#### ЗАДАНИЯ К УПРАЖНЕНИЮ:
1. Переведите на английский язык предложение из отрывка о «Сильвии»: «Всякий раз, как я перечитываю ее, мне кажется, что мой роман с Сильвией (и мне трудно сказать, что я имею в виду — книгу или героиню) начинается впервые».
2. Пожалуйста, подхватите отрывок о «Сильвии» и продолжите его сразу после последнего предложения.

━━━ ТЕКСТ ДЛЯ УПРАЖНЕНИЯ ━━━

Впрочем, хотя, как я уже говорил в предыдущей лекции, я многие годы исследовал «Сильвию» с почти хирургической дотошностью, она не утратила для меня своего очарования. Всякий раз, как я перечитываю ее, мне кажется, что мой роман с Сильвией (и мне трудно сказать, что я имею в виду — книгу или героиню) начинается впервые. Как же так, ведь мне же известна ее схема, тайны ее приемов? Да потому, что схема выстраивается извне текста, а перечитывая книгу, вы возвращаетесь внутрь текста и, оказавшись внутри «Сильвии», уже не можете читать ее наспех. Случается, конечно, быстро пролистать страницы в поисках, скажем, определенной фразы; но ведь это не называется «читать» — скорее просматривать, искать, как это делает компьютер. Если же вы станете читать, пытаясь вникнуть в смысл каждого предложения, вы поймете, что «Сильвия» принуждает вас делать [83] это неспешно. Однако, замедлив темп, отдавшись ритму текста, вы забываете о всевозможных схемах и нитях Ариадны, чтобы вновь затеряться в лесах Луази.

━━━ ПРЕДОСТАВЛЕННЫЕ СВЕДЕНИЯ ━━━

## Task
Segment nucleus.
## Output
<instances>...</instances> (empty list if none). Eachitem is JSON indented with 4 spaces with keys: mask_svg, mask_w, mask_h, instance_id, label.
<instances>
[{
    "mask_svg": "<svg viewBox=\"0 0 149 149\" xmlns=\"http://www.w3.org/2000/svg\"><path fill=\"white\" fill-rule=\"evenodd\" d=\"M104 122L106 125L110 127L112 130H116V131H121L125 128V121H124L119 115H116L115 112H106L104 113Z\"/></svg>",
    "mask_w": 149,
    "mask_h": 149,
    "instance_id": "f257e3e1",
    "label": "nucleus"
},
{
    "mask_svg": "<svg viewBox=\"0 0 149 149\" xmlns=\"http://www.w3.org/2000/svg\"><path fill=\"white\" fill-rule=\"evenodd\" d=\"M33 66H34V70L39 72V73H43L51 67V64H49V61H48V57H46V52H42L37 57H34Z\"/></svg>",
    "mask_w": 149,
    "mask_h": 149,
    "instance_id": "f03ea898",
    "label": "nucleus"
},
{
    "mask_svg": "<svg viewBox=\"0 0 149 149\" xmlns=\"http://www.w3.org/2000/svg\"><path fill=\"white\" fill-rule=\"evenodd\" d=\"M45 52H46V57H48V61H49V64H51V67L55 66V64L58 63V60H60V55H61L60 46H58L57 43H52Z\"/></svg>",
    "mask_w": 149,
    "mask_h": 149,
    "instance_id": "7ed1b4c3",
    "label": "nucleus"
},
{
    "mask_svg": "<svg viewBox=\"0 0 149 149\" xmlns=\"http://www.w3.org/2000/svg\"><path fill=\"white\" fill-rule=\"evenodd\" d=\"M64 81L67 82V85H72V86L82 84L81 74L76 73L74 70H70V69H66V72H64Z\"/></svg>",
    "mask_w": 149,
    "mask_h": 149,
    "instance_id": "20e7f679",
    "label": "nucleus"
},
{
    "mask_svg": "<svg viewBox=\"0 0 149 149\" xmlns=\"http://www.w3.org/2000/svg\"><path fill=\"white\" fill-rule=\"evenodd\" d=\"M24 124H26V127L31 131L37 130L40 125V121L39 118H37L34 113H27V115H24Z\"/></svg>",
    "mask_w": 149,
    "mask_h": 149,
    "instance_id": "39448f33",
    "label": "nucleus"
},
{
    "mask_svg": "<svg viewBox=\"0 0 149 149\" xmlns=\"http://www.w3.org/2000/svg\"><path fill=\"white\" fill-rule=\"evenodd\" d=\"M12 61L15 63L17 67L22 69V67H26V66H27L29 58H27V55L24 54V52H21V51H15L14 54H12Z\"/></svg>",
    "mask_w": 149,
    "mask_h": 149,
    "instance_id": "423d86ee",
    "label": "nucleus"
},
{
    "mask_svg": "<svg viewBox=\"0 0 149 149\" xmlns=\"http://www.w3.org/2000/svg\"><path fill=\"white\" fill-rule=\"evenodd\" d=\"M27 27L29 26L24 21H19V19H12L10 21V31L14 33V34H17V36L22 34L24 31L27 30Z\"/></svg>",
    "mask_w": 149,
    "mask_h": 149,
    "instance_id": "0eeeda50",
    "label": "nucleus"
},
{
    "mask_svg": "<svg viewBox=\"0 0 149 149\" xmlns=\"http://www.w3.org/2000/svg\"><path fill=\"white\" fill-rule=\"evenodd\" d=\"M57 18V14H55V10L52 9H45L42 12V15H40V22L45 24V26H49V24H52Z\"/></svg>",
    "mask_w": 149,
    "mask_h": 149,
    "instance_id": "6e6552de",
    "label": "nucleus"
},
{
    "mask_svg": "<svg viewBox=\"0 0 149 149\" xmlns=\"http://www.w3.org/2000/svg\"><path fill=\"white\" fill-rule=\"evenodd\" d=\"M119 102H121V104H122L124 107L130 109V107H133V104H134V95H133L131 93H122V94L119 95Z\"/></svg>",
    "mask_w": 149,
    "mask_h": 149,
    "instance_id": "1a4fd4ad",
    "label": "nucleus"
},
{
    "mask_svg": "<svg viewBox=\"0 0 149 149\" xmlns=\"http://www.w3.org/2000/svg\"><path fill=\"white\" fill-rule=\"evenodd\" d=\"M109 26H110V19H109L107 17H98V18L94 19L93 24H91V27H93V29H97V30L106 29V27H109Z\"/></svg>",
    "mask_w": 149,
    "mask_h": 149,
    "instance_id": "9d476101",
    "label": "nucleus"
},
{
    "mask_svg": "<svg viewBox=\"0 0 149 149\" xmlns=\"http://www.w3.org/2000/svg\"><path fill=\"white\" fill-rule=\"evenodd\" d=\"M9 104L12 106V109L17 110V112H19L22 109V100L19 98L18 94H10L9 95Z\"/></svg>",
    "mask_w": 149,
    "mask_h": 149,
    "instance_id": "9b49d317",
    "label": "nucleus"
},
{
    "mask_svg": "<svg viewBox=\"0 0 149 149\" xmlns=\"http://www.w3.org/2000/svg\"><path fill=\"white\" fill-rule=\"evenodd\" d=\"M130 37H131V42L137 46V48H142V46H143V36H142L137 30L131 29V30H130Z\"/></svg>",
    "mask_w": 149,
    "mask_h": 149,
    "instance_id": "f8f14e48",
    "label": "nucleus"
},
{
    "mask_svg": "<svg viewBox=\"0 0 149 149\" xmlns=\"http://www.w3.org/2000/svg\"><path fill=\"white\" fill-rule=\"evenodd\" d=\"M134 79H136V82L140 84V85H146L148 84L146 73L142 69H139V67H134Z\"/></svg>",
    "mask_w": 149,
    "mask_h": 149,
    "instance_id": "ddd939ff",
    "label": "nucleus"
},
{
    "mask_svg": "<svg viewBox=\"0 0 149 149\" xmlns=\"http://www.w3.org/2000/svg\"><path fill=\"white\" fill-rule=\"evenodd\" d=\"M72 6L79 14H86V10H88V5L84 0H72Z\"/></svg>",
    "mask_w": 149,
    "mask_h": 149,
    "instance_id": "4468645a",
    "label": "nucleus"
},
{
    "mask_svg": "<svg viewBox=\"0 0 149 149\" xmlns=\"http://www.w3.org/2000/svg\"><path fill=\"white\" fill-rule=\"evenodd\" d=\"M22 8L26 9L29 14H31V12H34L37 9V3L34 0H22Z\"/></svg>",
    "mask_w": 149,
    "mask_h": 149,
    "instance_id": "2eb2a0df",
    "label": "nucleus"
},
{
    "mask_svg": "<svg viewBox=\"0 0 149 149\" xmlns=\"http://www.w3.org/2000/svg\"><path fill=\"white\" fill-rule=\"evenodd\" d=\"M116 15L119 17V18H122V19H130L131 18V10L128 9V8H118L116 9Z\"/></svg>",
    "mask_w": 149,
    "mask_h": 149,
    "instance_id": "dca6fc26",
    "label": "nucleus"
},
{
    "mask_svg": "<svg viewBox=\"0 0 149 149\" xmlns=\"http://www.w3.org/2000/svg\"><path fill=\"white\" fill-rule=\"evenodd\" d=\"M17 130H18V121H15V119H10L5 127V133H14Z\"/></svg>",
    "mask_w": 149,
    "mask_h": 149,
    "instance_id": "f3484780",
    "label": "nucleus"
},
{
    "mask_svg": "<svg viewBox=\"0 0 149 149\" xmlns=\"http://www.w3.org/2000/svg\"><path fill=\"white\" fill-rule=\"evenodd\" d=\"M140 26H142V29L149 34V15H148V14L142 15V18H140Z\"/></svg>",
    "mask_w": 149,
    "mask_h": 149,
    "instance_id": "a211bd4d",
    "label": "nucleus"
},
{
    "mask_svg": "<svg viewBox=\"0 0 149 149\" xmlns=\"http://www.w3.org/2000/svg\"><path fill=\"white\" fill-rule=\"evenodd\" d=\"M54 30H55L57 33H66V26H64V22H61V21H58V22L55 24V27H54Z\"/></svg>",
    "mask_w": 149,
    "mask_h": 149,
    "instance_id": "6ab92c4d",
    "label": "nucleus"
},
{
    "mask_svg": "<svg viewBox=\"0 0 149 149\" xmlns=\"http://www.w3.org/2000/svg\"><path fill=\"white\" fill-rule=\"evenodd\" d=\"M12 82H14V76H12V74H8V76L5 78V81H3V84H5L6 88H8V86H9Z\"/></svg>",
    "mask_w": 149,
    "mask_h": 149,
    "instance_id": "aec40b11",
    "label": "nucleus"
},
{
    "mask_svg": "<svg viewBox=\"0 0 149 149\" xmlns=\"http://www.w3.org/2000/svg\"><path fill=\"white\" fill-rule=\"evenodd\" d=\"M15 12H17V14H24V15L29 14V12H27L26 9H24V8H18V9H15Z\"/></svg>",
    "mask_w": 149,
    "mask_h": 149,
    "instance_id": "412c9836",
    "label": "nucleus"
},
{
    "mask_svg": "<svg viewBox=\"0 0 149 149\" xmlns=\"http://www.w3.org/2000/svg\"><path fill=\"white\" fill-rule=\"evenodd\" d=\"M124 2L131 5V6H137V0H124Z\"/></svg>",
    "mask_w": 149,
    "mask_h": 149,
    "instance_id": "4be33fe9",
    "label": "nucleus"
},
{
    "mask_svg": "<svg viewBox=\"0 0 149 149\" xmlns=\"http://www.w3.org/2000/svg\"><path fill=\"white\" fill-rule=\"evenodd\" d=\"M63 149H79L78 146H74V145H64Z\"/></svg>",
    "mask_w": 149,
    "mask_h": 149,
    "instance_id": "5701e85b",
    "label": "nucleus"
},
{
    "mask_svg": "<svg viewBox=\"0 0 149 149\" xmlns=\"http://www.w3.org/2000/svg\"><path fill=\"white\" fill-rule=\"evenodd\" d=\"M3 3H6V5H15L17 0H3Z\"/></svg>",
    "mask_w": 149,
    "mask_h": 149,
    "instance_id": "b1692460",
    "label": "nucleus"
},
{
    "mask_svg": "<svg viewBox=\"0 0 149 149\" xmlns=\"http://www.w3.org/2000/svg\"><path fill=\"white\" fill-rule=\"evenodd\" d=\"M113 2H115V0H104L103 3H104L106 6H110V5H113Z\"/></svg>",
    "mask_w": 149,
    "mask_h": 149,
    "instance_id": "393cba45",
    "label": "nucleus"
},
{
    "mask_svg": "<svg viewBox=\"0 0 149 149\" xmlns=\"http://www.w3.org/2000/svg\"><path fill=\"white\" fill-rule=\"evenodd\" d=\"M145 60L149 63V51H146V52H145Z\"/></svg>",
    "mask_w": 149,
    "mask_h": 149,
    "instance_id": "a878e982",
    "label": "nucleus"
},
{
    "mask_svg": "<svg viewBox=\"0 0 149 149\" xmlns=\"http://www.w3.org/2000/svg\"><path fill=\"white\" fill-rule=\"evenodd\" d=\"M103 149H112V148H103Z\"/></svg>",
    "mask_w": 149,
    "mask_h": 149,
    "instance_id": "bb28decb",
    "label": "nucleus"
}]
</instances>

━━━

#### ОТВЕТЫ:
1. Every time I reread it, it seems to me that my romance with Sylvie (and I find it hard to say whether I mean the book or the heroine) is beginning for the first time.

2.
Лабрюни, вследствие своей болезни, возможно, не сознавал, что создал столь совершенный повествовательный механизм. Притом законы этого механизма заключены внутри текста, они у нас перед глазами. Как мог Бертольд Шварц, монах, живший в четырнадцатом веке, во время поисков философского камня открыть порох? Он ничего о нем не знал и вовсе не собирался его открывать; однако порох существует и, к большому сожалению, взрывается, причем взрывается благодаря химической формуле, о которой бедный Бертольд не имел ни малейшего понятия. Образцовый читатель отыскивает и приписывает образцовому автору то, что эмпирический автор открыл исключительно благодаря счастливому случаю.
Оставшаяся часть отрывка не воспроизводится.